Senza troppo addentrarci in un’analisi tecnica delle “curve” dello share è giusto inoltre sottolineare che Canale 5 rispetto alla Rai ha quasi sempre almeno il doppio degli spazi pubblicitari (i cosiddetti “neri”) durante i quali il pubblico televisivo ricorda di avere il pollice opponibile e lo usa per cambiare canale evitando spot di auto che non può comprare, adesivi per dentiere che sa di avere e merendine che porteranno verso quelle dentiere. Questo giusto per dire che il match, paradossalmente, vedrebbe Mediaset partire con un handicap. E allora? Allora la disamina è semplice quanto spietata: la Rai porta a casa quello che è probabilmente il “suo” pubblico o poco più, uno zoccolo duro che cambierebbe canale solo di fronte ad un programma eccezionalmente brutto (è capitato e capiterà, si aspetta con ansia la fine del periodo di garanzia pubblicitaria). Perché di per sé “I migliori anni” non è un programma brutto, fatto male o senza idee. E’ semplicemente un programma che soffre di due principali problemi. Il primo, non da poco, è che ha concluso il suo ciclo di vita. Partito nel 2008 con il 28,55% di share già nella scorsa edizione si era assestato intorno alle cifre dell’ultimo sabato e perdere 11 punti in 4 anni farebbe capire a chiunque che la vena d’oro si è esaurita e che dal filone si possono ricavare al massimo gli spiccioli ma non ai decisori di Mamma Rai che commettono il secondo errore strategico realizzando così la sequenza catastrofica perfetta. Affidare infatti il programma per affrontare la sfida del sabato sera al conduttore che tutti i santi giorni è in video alle 19.00 con “L’eredita” e che è reduce dai successi del format rivelazione del 2012 che è “Tale e quale show” è davvero sintomo di una lungimiranza e di una predisposizione al suicidio fuori dal comune. O, peggio, vuol dire che non avevano di meglio tra le mani che buttarsi sulla formula “usato sicuro”. Ma l’usato non va più bene.
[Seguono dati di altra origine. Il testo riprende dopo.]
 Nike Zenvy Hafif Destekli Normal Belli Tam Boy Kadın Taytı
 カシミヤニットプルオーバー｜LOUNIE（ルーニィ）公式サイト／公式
Il pubblico, entità astratta percepita male da persone che non hanno più contatti con la realtà da anni non ce la fa più ad essere messo alla prova con la minestra riscaldata male. Parliamoci chiaro: “Italia’s got talent” (che pure circola dal 2009, eh) non è un format innovativo, è la “Corrida” di Corrado evoluta. Non a caso Maria De Filippi (produttrice del programma oltre che giurata) ha voluto Gerry Scotti a segnare il passaggio di testimone tra il vecchio e il nuovo. Rispetto alla “Corrida” si predilige un po’ (ma senza esagerare, poco poco) l’aspetto puramente talentuoso ma i punti di forza dello show sono gli strambi, i suonatori d’ascella, gli spernacchiatori, i ballerini obesi, gli sciamannati, i sognatori commoventi, i casi umani e gli inseguitori a tutti i costi di quei 3 minuti di celebrità che ti separano per un periodo limitato dall’anonimato (oggi il quarto d’ora di Warhol lo darebbero solo a divinità del sesso capaci di sollazzare, e bene, le più alte cariche dirigenziali delle aziende televisive o dello Stato che tra l’altro, spesso, si confondono).
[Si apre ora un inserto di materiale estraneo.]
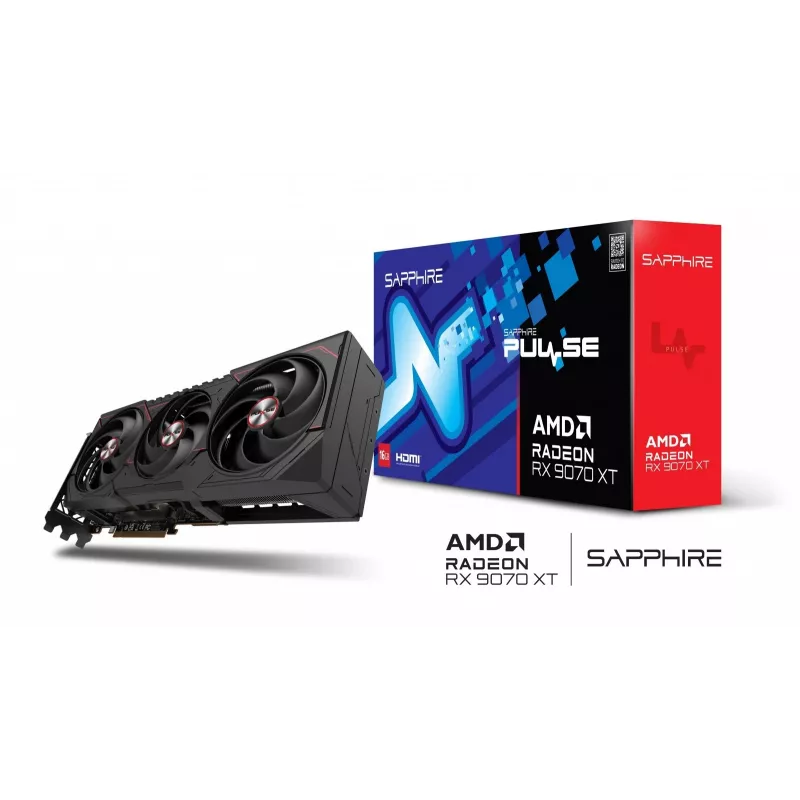 SAPPHIRE PULSE Radeon RX 9070 XT 16GB GDDR6 grafická karta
Un pizzico di novità e di varietà nella proposta. E’ solo questo che chiede il pubblico per decretare un successo da “asfaltatori” (perché di questo stiamo parlando, manca poco al raddoppio per Canale 5). La gente non ne può più di vedere le algide, meravigliose ma ormai irrigidite icone della musica italiana cantare i propri, meravigliosi, sublimi, ma ormai stucchevoli cavalli di battaglia e di certo non aiutano i momenti comici che non fanno ridere e non riescono a risollevare le sorti nemmeno i superospiti come Arnold Schwarzenegger. Non è la tv degli anni ’80 che si emozionava in modo un po’ provinciale per la presenza delle star d’oltreoceano. Ormai lo abbiamo capito anche qui che sono persone in carne ed ossa e non semidei e che per un ottimo compenso anche il grande Robert De Niro può piangere a “C’è posta per te”. Manca il coraggio di innovare? Magari! Ormai manca la voglia pure di provare a realizzare un prodotto dignitoso o, forse, la tv è fatta ormai da persone che non hanno più la passione per la “scatola magica”. E con questo Andalù vi saluta e si porta via i pesi massimi del sabato sera televisivo.